# Selected passage

734 - Keeping It Together
Spirituality Column #734
December 8, 2020
Common Christianity / Uncommon
Commentary
Keeping It Together
By Bob Walters
“As the heavens are higher
than the earth, so are my ways higher than your ways, and my thoughts than your
thoughts,” – Isaiah 55:9
This verse is as plain as
anything in the Bible: God is not something we will completely understand
because we are not built to.
That said, we can know Him through
Jesus Christ and the illumination of the Holy Spirit. It takes faith, obedience … and some
knowledge certainly helps. But folks
work harder at Christianity than they really need to because they constantly
try to split, divide, and specifically define things that – I’m pretty sure –
God intended to be understood as “whole cloth,” not random remnants. He’s the whole ball game; not innings or
quarters.
In a religion of unity, Christianity
is often a religion that divides. For
example …
God - The complete undivided God
is the Father-Son-Spirit Trinity. God
exists as this all-in-all relationship of love. No need to pursue three goals. God’s math doesn’t just add, it multiplies: 1
x 1 x 1 is still 1. Pray to one, you’ve
covered them all.
Love – C.S. Lewis famously wrote
of the “Four Loves” – eros (passion), philia, (brotherhood), storge (parents
for children), and agape (God’s love). As
humans we feel the need to decide which love is holy and which love is not. I’m here to disagree. In the New Testament’s great passages on love
– 1 Corinthians 13, 1 John, and all four Gospels where we are to “love God and
love others” – there is not a word about sex or appetites, just warnings about
worldly pursuits. God’s love is best
understood as whole. Humans see love in
complex human terms; real love is the simple way God sees it.
Truth – Culture insists we split
up truth into as many individual parts as possible. Then Satan takes the toxic bits and infects
all society with confusion and division.
“My truth” and “your truth” are sucker gambits. “I am the way, and the truth and the life”
says Jesus (John 14:6). Get your facts
straight, sure; but God’s truth is the only one.

# Dataset excerpts
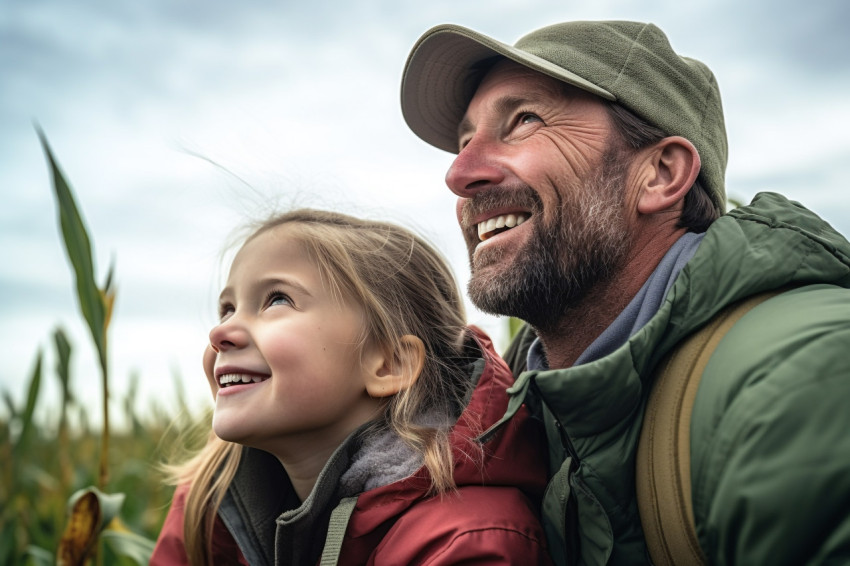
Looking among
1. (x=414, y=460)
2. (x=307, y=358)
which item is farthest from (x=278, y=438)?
(x=414, y=460)

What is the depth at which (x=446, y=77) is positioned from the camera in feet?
7.40

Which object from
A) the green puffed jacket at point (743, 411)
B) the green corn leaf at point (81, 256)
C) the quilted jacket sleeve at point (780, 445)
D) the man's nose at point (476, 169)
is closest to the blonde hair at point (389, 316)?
the man's nose at point (476, 169)

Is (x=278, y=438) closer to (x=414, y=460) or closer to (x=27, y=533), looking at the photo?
(x=414, y=460)

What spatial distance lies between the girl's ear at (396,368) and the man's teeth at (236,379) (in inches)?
10.4

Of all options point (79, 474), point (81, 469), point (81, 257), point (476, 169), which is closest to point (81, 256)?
point (81, 257)

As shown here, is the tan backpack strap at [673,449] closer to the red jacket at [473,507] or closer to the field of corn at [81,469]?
the red jacket at [473,507]

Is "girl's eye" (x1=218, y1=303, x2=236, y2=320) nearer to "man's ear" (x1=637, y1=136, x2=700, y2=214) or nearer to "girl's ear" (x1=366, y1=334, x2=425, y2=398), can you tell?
"girl's ear" (x1=366, y1=334, x2=425, y2=398)

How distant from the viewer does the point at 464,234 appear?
2.15 m

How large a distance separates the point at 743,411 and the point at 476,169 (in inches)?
42.2

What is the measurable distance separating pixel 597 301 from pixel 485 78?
762 mm

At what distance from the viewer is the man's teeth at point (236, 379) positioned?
5.57 ft

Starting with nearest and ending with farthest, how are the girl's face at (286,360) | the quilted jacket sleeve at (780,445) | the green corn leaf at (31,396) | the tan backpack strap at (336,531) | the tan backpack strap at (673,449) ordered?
the quilted jacket sleeve at (780,445), the tan backpack strap at (673,449), the tan backpack strap at (336,531), the girl's face at (286,360), the green corn leaf at (31,396)

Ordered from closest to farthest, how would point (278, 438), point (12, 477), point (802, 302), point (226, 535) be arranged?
1. point (802, 302)
2. point (278, 438)
3. point (226, 535)
4. point (12, 477)

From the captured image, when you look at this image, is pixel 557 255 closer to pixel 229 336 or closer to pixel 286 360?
pixel 286 360
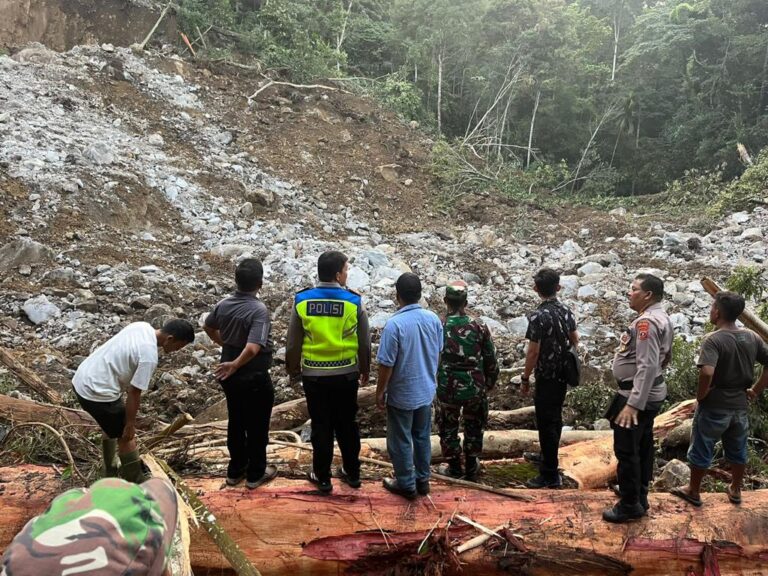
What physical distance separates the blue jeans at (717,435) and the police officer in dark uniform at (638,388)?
0.30 m

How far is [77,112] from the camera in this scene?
35.2 feet

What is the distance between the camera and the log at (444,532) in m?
2.68

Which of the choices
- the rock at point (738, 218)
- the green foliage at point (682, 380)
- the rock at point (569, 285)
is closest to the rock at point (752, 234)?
the rock at point (738, 218)

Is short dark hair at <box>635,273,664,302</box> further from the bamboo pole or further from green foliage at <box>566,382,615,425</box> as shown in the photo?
green foliage at <box>566,382,615,425</box>

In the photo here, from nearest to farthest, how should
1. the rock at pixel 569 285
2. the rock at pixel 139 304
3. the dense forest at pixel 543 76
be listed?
the rock at pixel 139 304 < the rock at pixel 569 285 < the dense forest at pixel 543 76

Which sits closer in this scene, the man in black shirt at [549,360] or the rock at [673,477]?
the man in black shirt at [549,360]

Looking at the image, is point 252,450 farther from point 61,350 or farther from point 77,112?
point 77,112

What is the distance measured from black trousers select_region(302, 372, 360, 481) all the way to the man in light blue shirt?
18cm

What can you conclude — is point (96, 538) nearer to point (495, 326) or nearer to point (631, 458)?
point (631, 458)

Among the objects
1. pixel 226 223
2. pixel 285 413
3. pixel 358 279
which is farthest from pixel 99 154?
pixel 285 413

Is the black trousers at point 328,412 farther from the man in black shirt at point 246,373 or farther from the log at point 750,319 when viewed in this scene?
the log at point 750,319

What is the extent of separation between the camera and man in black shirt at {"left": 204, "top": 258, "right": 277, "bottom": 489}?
115 inches

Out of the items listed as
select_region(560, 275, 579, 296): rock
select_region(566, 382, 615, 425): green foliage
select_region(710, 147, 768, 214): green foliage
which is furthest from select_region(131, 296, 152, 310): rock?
select_region(710, 147, 768, 214): green foliage

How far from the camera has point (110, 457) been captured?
2.75 meters
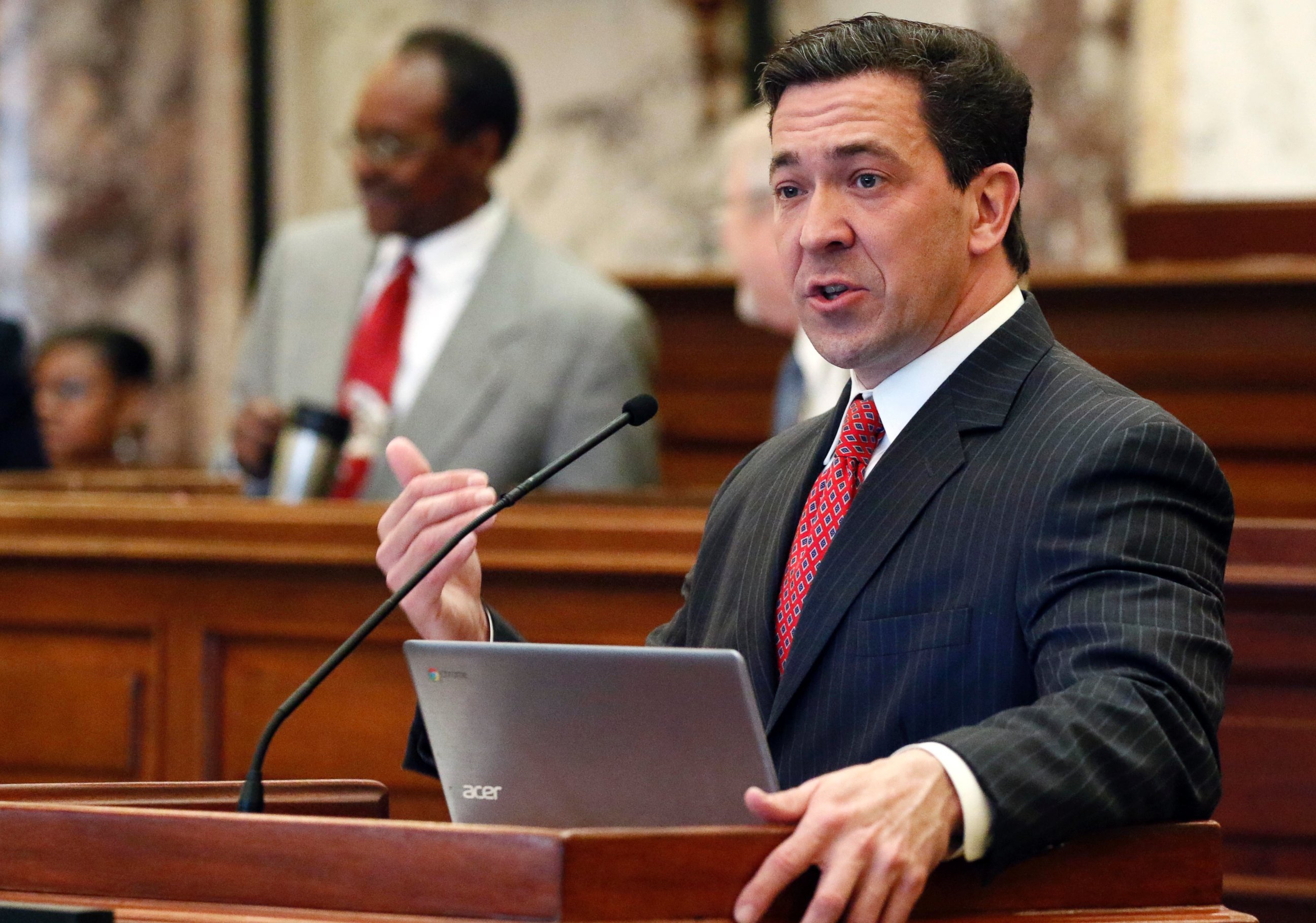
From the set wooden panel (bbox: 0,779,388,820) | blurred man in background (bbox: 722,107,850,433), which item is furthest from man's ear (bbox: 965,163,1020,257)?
blurred man in background (bbox: 722,107,850,433)

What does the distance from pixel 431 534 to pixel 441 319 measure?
2.33 m

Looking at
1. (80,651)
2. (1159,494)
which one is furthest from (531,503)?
(1159,494)

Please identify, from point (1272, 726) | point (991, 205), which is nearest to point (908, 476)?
point (991, 205)

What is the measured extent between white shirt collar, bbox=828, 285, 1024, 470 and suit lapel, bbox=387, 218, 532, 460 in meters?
2.06

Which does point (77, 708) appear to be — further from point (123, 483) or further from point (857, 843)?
point (857, 843)

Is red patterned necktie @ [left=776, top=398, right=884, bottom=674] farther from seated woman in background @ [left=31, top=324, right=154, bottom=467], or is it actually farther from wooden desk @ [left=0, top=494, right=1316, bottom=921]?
seated woman in background @ [left=31, top=324, right=154, bottom=467]

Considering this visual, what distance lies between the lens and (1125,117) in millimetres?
5645

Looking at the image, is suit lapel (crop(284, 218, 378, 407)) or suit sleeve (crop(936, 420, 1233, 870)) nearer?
suit sleeve (crop(936, 420, 1233, 870))

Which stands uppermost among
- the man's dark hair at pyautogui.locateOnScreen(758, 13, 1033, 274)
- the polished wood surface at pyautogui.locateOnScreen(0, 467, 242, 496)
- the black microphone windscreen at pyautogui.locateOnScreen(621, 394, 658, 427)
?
the man's dark hair at pyautogui.locateOnScreen(758, 13, 1033, 274)

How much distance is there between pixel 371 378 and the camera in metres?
4.04

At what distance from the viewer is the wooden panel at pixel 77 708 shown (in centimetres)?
330

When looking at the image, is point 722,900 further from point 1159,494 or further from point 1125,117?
point 1125,117

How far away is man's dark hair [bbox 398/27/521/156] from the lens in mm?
4191

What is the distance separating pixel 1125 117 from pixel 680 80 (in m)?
1.78
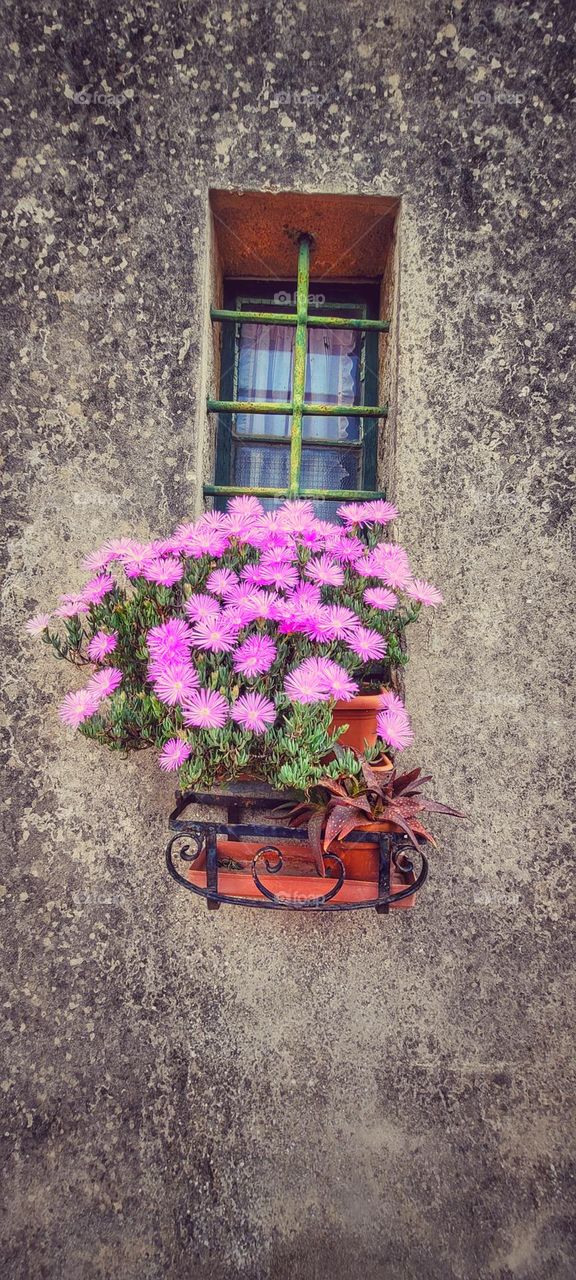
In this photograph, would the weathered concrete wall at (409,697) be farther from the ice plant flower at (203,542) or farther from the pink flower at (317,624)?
the pink flower at (317,624)

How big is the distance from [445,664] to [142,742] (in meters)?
0.81

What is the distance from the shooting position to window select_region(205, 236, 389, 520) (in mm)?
1947

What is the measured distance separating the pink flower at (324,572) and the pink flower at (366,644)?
115mm

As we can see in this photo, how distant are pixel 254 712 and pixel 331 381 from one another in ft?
4.27

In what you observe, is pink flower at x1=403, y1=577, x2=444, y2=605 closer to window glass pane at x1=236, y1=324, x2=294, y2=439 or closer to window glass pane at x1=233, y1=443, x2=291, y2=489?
window glass pane at x1=233, y1=443, x2=291, y2=489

# Tasks and exercises
1. Please print the spirituality column from "Love – C.S." to "God sees it.".
2. Carry on the spirituality column past its final sentence.

# List of answers
1.
Love – C.S. Lewis famously wrote
of the “Four Loves” – eros (passion), philia, (brotherhood), storge (parents
for children), and agape (God’s love). As
humans we feel the need to decide which love is holy and which love is not. I’m here to disagree. In the New Testament’s great passages on love
– 1 Corinthians 13, 1 John, and all four Gospels where we are to “love God and
love others” – there is not a word about sex or appetites, just warnings about
worldly pursuits. God’s love is best
understood as whole. Humans see love in
complex human terms; real love is the simple way God sees it.

2.
The Law – Paul was a Pharisee who
Jesus told to spread the Truth to gentiles; Jesus never told Paul to teach the
Law to gentiles. Why? Because the Old Testament Mosaic Law applied
to the Jews. Jesus, not the Law, fulfilled Israel’s destiny of saving the
entire world. Christians cling to OT
laws, I think, to have rules to follow. The Westminster Confession (England, 1647)
famously split the Law into Moral, Judicial, and Ceremonial segments; but
neither Jesus nor Paul preached that. Jesus’s “law” tells us to love God and
love others, period. We don’t need the
old Law to love Jesus.
Forgiveness – It is OK for words
to mean many different human things in many different contexts, but the
forgiveness of Christ – our sins covered by the blood of Jesus restoring our
divine relationship with the eternal God – is totally a God thing. We cannot forgive another’s sins against God;
but we are called to forgive worldly offenses against ourselves. That’s not for the sake of the oppressor; it
is to maintain our peace in Jesus.
Freedom – Jesus frees us from the
Law because He completed God’s promise to Israel that they were the chosen
nation God would use for the salvation of “the whole world.” Israel didn’t realize this made them servants
(like Jesus), not masters. In the Bible
“freedom” doesn’t mean freedom from responsibility; it means the freedom to
have faith and to love God and others in obedience to Jesus’s command to do exactly
that.
Division is the most confusing
and destructive thing humanity faces, while the wholeness of God is meant to be
the most comforting, creative, and coherent.
We may be flawed and fallen
pieces, but God’s love, in Jesus, keeps us together.